Davidson [In the Valley of the Sun] presents another hauntingly lyrical story that is dripping with atmosphere, in which the complicated characters and foreboding setting take the lead, draw readers in and envelope them in this brutal yet beautiful tale. Told through an omniscient lens, readers are introduced to a broken town, deep in the bayous and along the river banks of Southwestern Arkansas. Miranda ferries contraband for a corrupt sheriff and a ne'er-do-well preacher, trying her best to make a living among the dense forests, winding rivers, and run down buildings. A stormy, tragic evening, 11 years prior, set Miranda's life on this path, and she cannot break free for many reasons, some apparent, some hidden by or from her, and even a few that are tied down by a dark magic. The novel, centered around Miranda's final three runs, uses these criminal endeavors to tell the story of the interconnected characters and a place across generations, revealing the sins, secrets and magic, recounting brutal violence and desperation but also love and forgiveness. It is a story of monsters, both human and supernatural, where no one is innocent and yet, the lines between good and evil are still clearly drawn. Told with a restraint in the narration, a storytelling style where no detail is unnecessary, a slow burn that explodes at the novel’s mid-point, making room for the plot and the pacing to breathe and unravel toward the novel’s satisfying conclusion, this is a confidently told narrative that fully embraces its roots in the horror genre while also claiming a rightful place alongside Southern Gothic classics of the 21st Century such as Sing, Unburied, Sing by Ward, Winter’s Bone by Woodrell, and A Land More Kind Than Home by Cash.  

Further Appeal:  This is Davidson's second novel and I am telling you, I LOVED his debut, but this one is better.
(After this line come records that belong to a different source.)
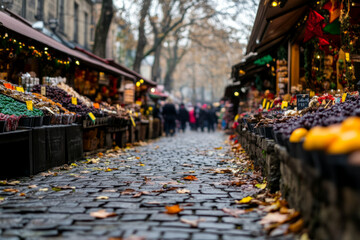 Fototapeta premium A street with a lot of people and a lot of fruit for sale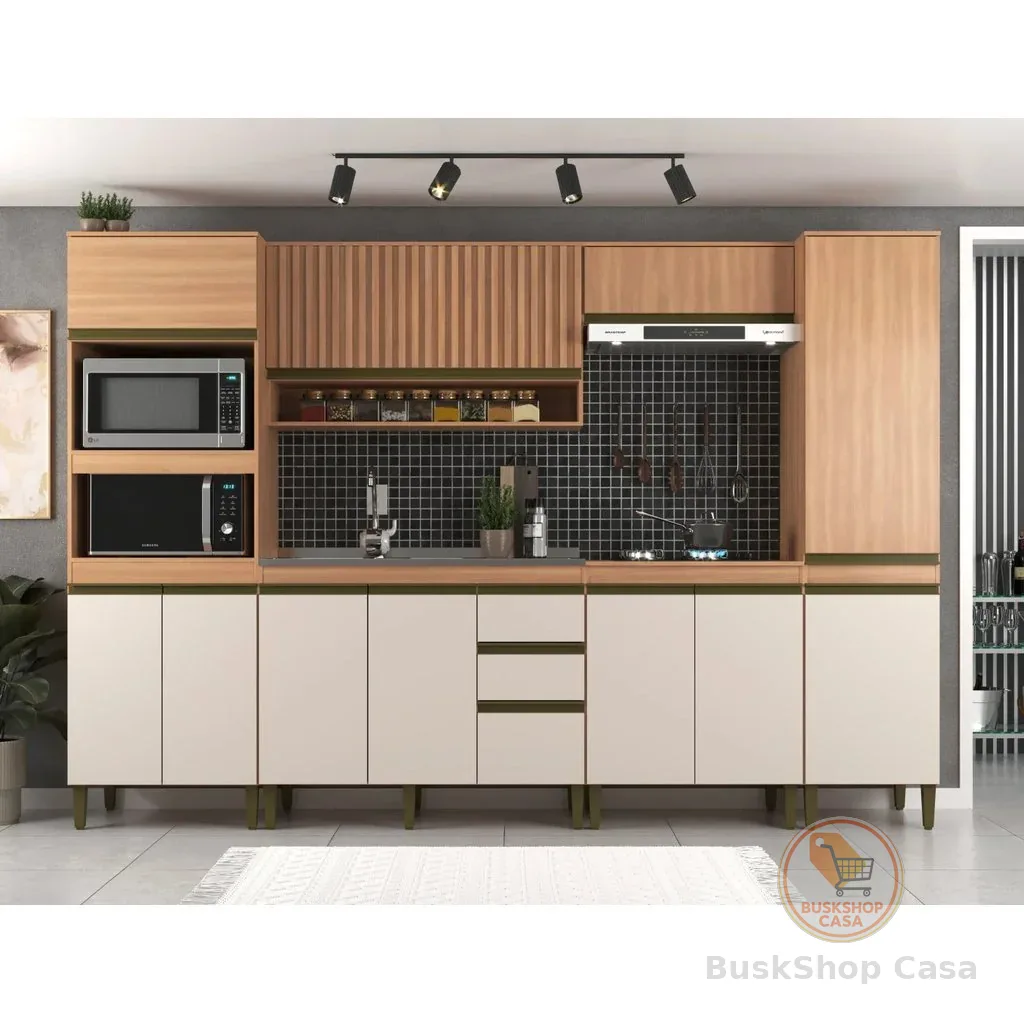 Cozinha Completa Modulada 6 Peças 11 Portas com Torre Quente Paneleiro e Aéreo Ripado Cecília Marrom/Freijó/Off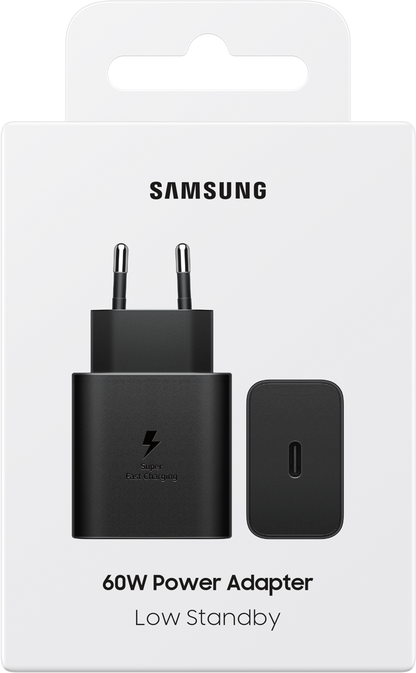 Samsung Netwerkoplader, 60W, 3A, 1 x USB-C, Zwart EP-T6010NBEGWW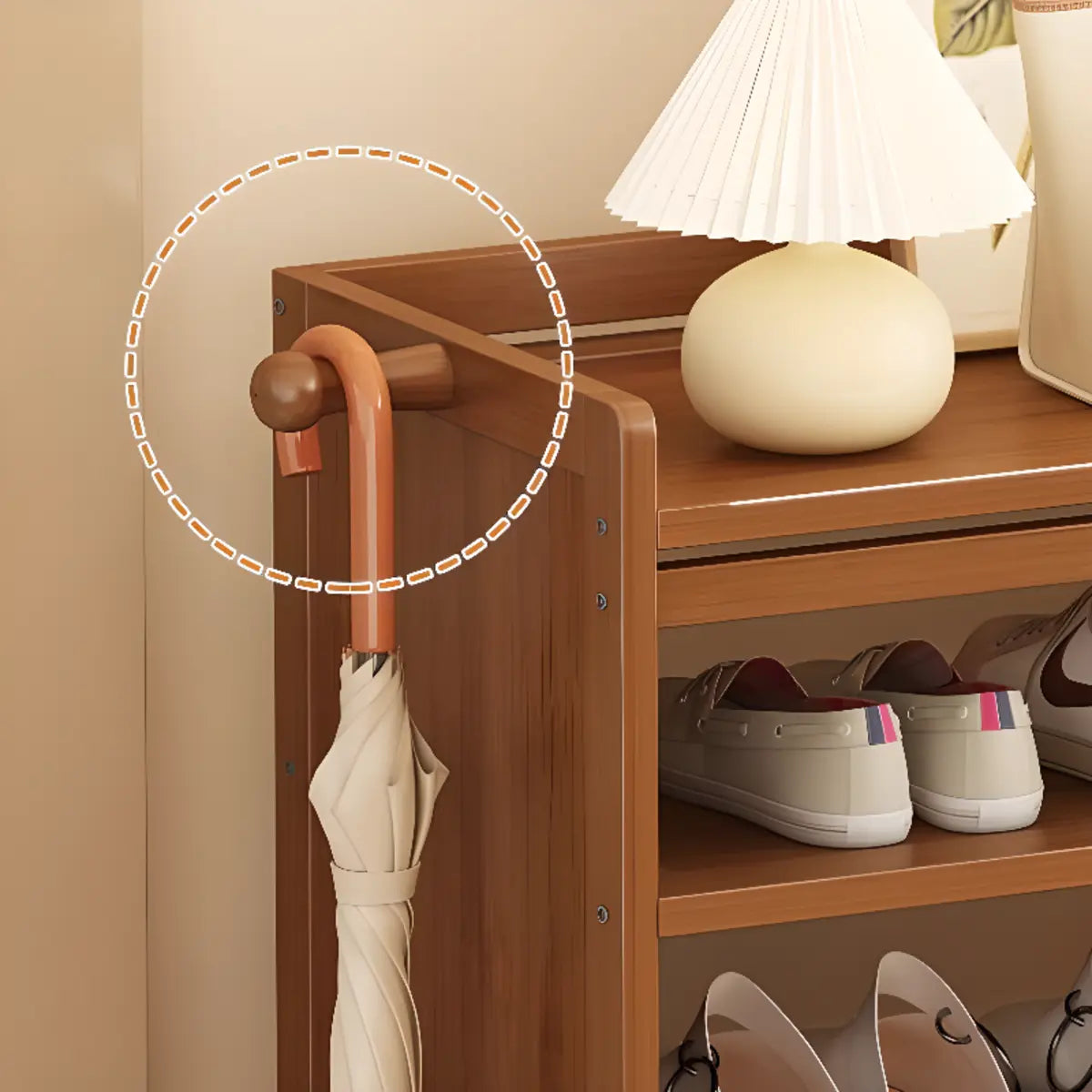Freestanding Tall Wooden Entryway Brown Storage Shoe Rack Image - 13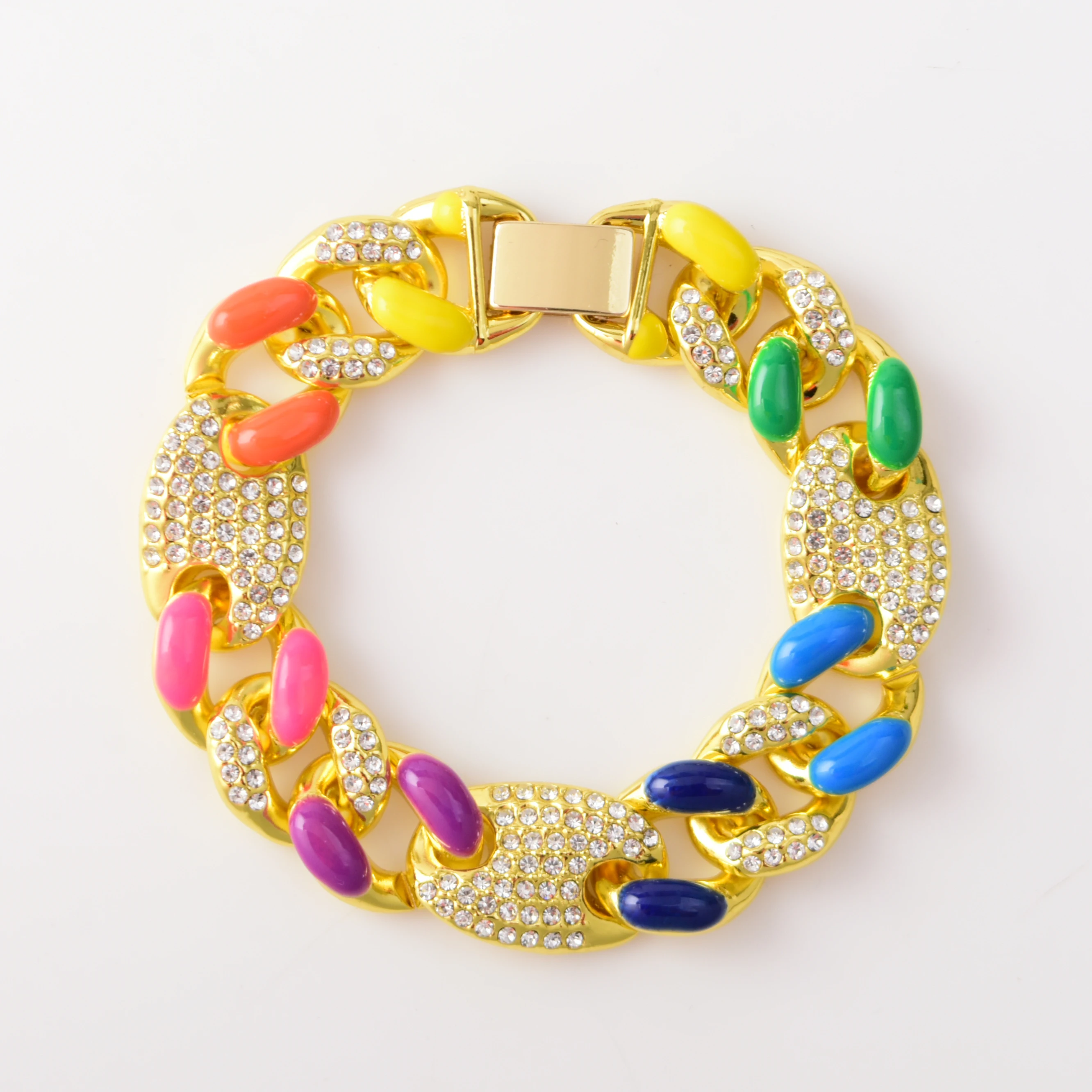 2021 new bracelet hip hop colorful 12mm tide brand personality male Cuban chain bracelet, Photo
2021 new bracelet hip hop colorful 12mm tide brand personality male Cuban chain bracelet, Photo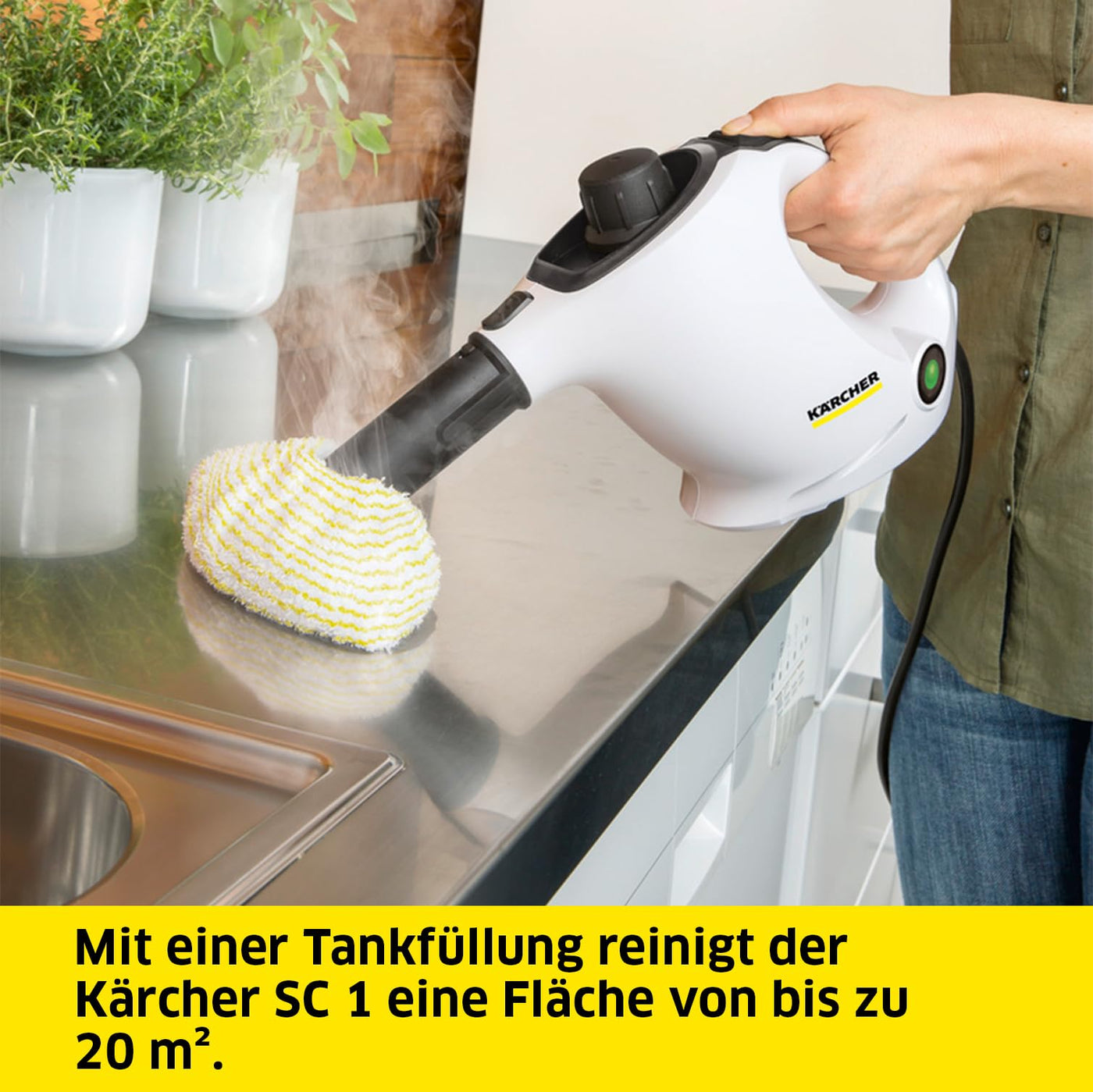 Kärcher Dampfreiniger SC 1, Dampfdruck: 3 bar, Aufheizzeit: 3 min., Leistung: 1.200 W, Flächenleistung: 20 m², Tank: 200 ml, mit Hand-, Punktstrahl- und Powerdüse, Mikrofaser-Überzug und Rundbürste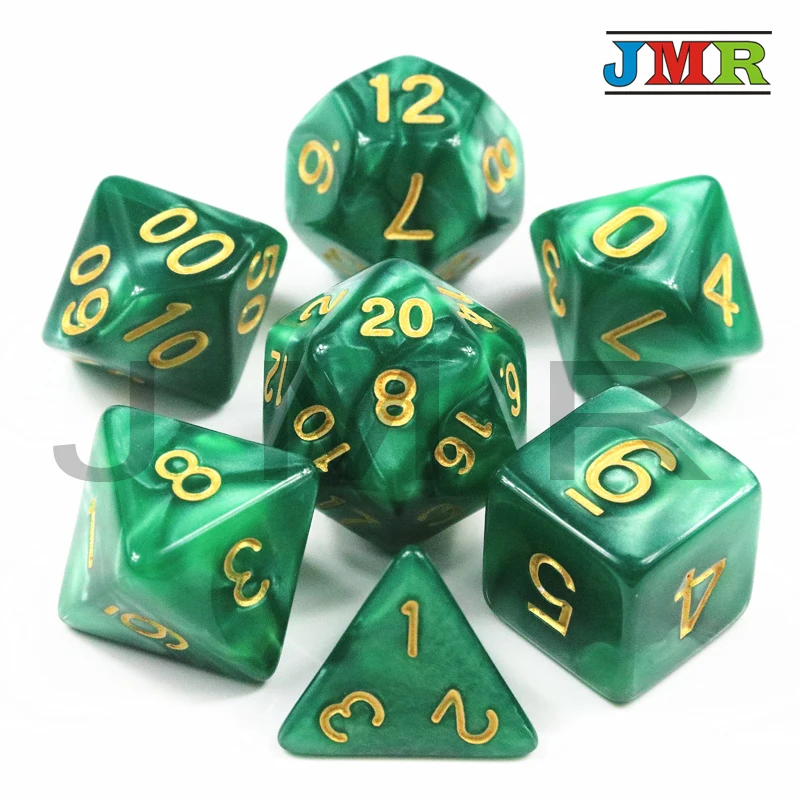 EWRT New Metal Dice 7pcs//set RPG Dice D/&D Board Game Magic Props D4 D6 D8 D10 D12 D20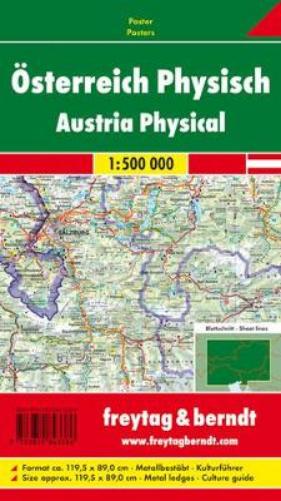 Austria physical, 1:500.000, metal-backed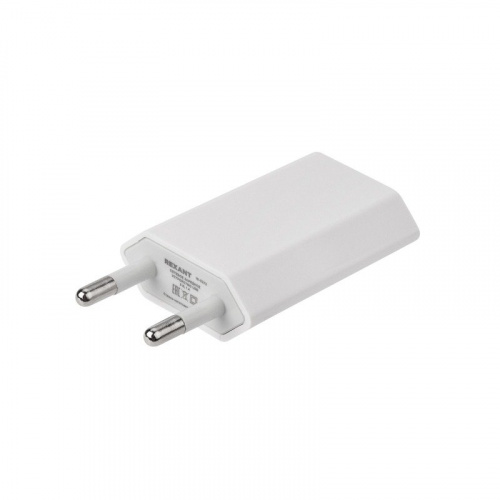 картинка Сетевое зарядное устройство для iPhone/iPad REXANT USB,  5V,  1 A,  белое от магазина Сантехстрой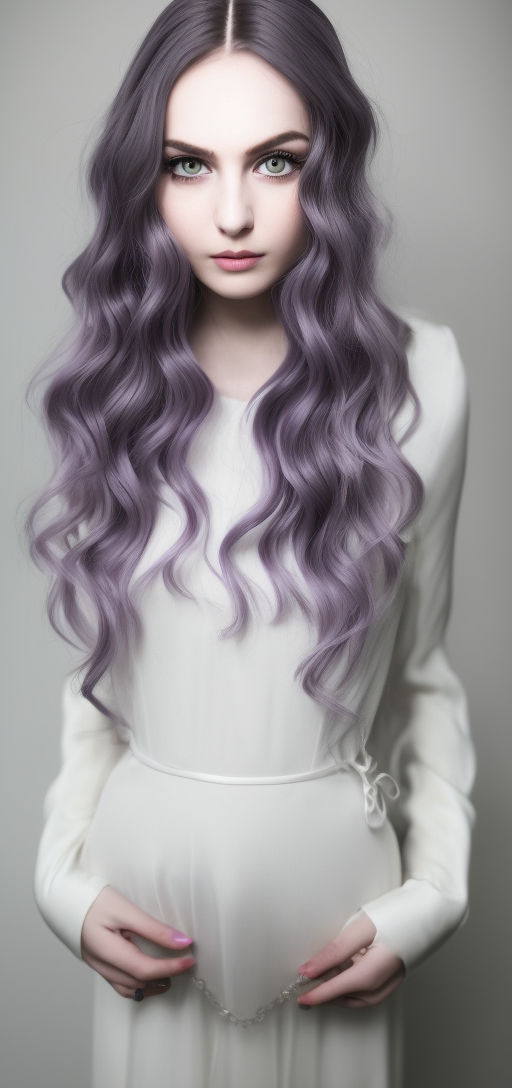 white and purple scene hair
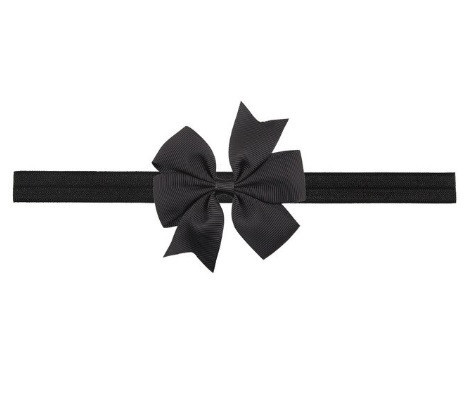 Дитяча чорна пов'язка з бантиком - на резинці, окружність від 30см до 48см, бант 9см Київ - фото 1
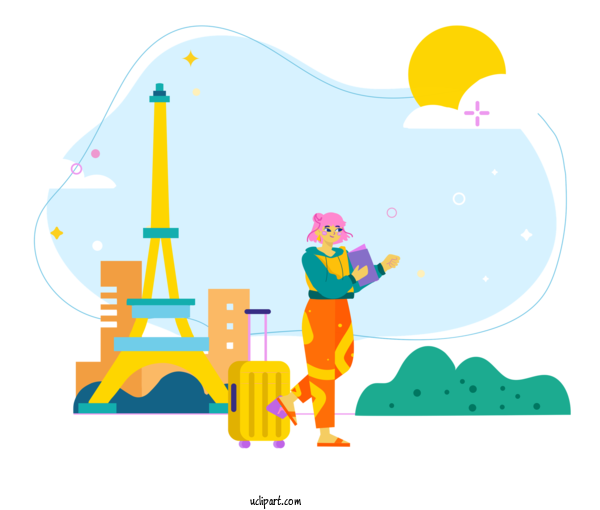 Free Activities Cartoon Drawing Eiffel Tower For Traveling Clipart Transparent Background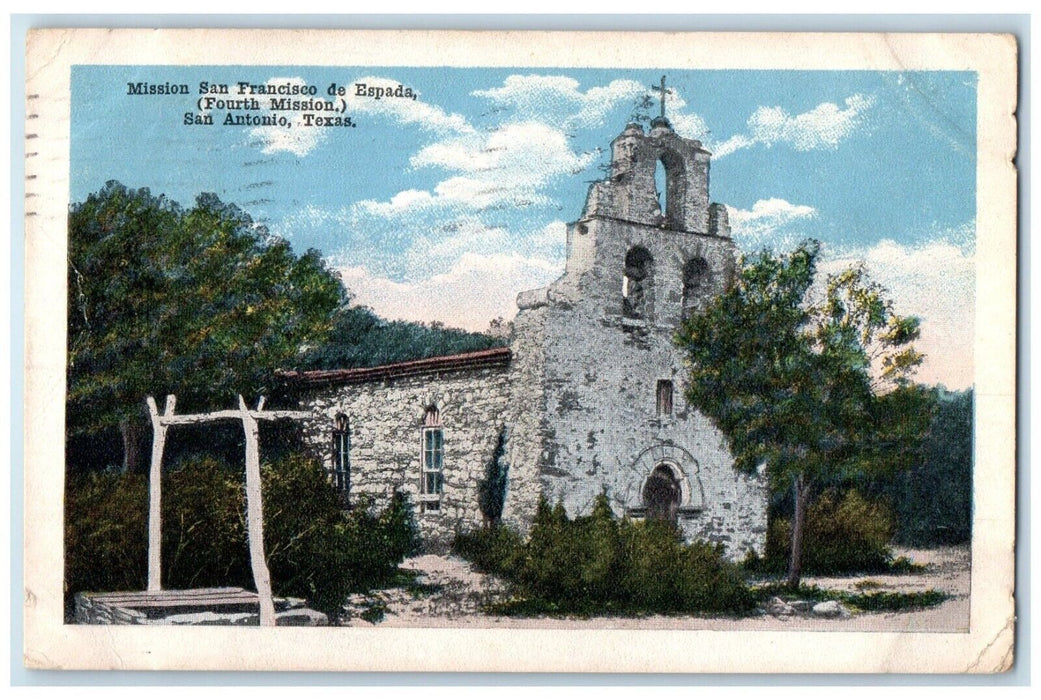 1917 Mission San Francisco De Espada Fourth Mission San Antonio Texas Postcard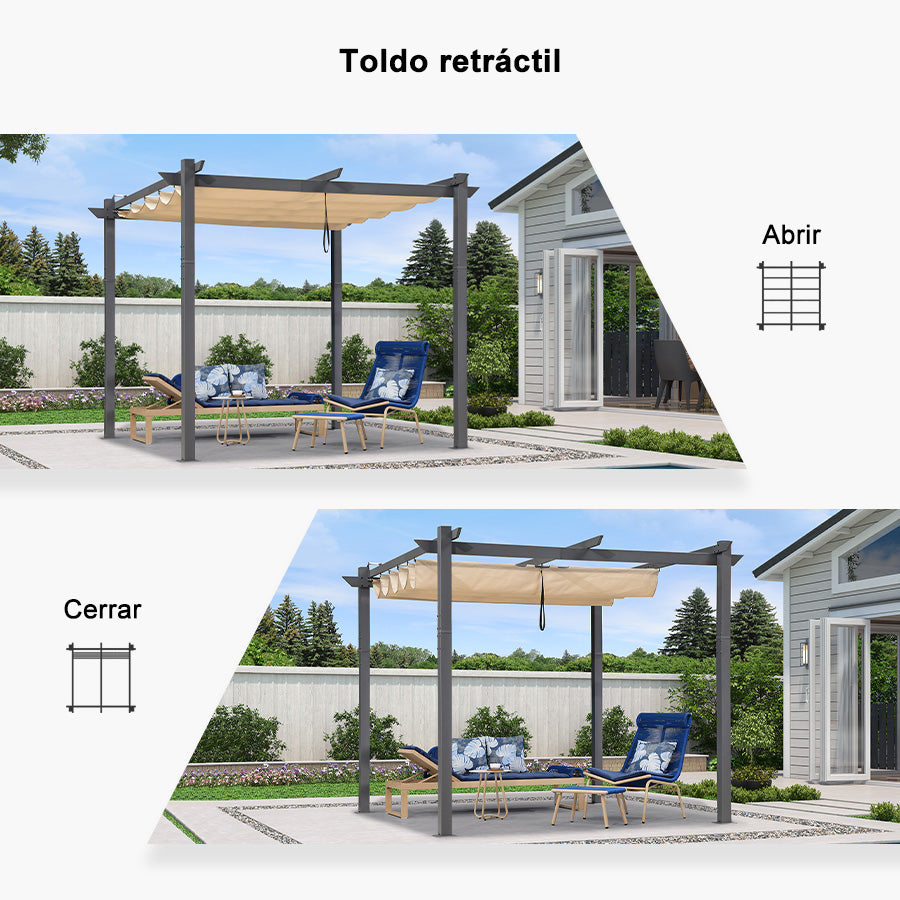 PURPLE LEAF Pérgola retráctil de aluminio para exteriores con techo protector solar, terraza, refugio para el patio trasero, pabellón metálico para barbacoa - PRG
It is a crime novel with a fairy tale, timeless feel [although it appears to be 1979-80 where the "present" action takes place, if you follow the scant clues and do the math]. And there are  non-negotiable supernatural elements. This is not a Tremblay book where it could be real or it could be supernatural and you get to decide...Nope. There are monsters here. Actual monsters.

I would like to address the timeless, fairy tale tone. I tried to portray that feel in the review but I don't get many words and I wanted to make sure to be explicit here. It is Southern Gothic meets Fairytale.

The book builds world details and characters relentlessly for the first half of the book. The storytelling moves it along, but it is at a steady, not brisk pace. And the thing is, the details will all matter....every...single...one. There is a literally breaking point in the middle of the book [almost exactly] where the story explodes and races to its conclusion.

The Boatman's Daughter is an immersive reading experience that will envelop readers in every facet, with its setting, characters, storyline, tone, message, all of it. And it will leave you thinking about many real world issues in its wake.

Three Words That Describe This Book: lyrical, haunting, complex characters

Readalikes: I give you three above. I also have more in the In the Valley of the Sun review. Check all of those out. But the three in the review, taken together represent this title very well. Also, those 3 readalikes are all titles that have done very well with a public library audience; therefore, I would argue, so will this one.

I also think that fans of Lauren Groff's The Monsters of Templeton or anything by Karen Russell will enjoy this title too. In fact, I also love Russell and that link goes to any time I have mentioned her as a readalike or reviewed her books, leading you to many more options.

I would also like to mention how happy I have been with the books under the MCDxFSG imprint. I would highly suggest anything that comes from them. I recently reviewed Tinfoil Butterfly by Moulton and I am a huge fan of The Grip of It by Jemc. But all of the titles. They are all different in plot, but very similar in feel. They are all atmospheric, lyrical, character centered, and very unsettling. I don't usually make an overarching "imprint" readalike but MCD as an imprint is a great resource for more readalikes, at least right now.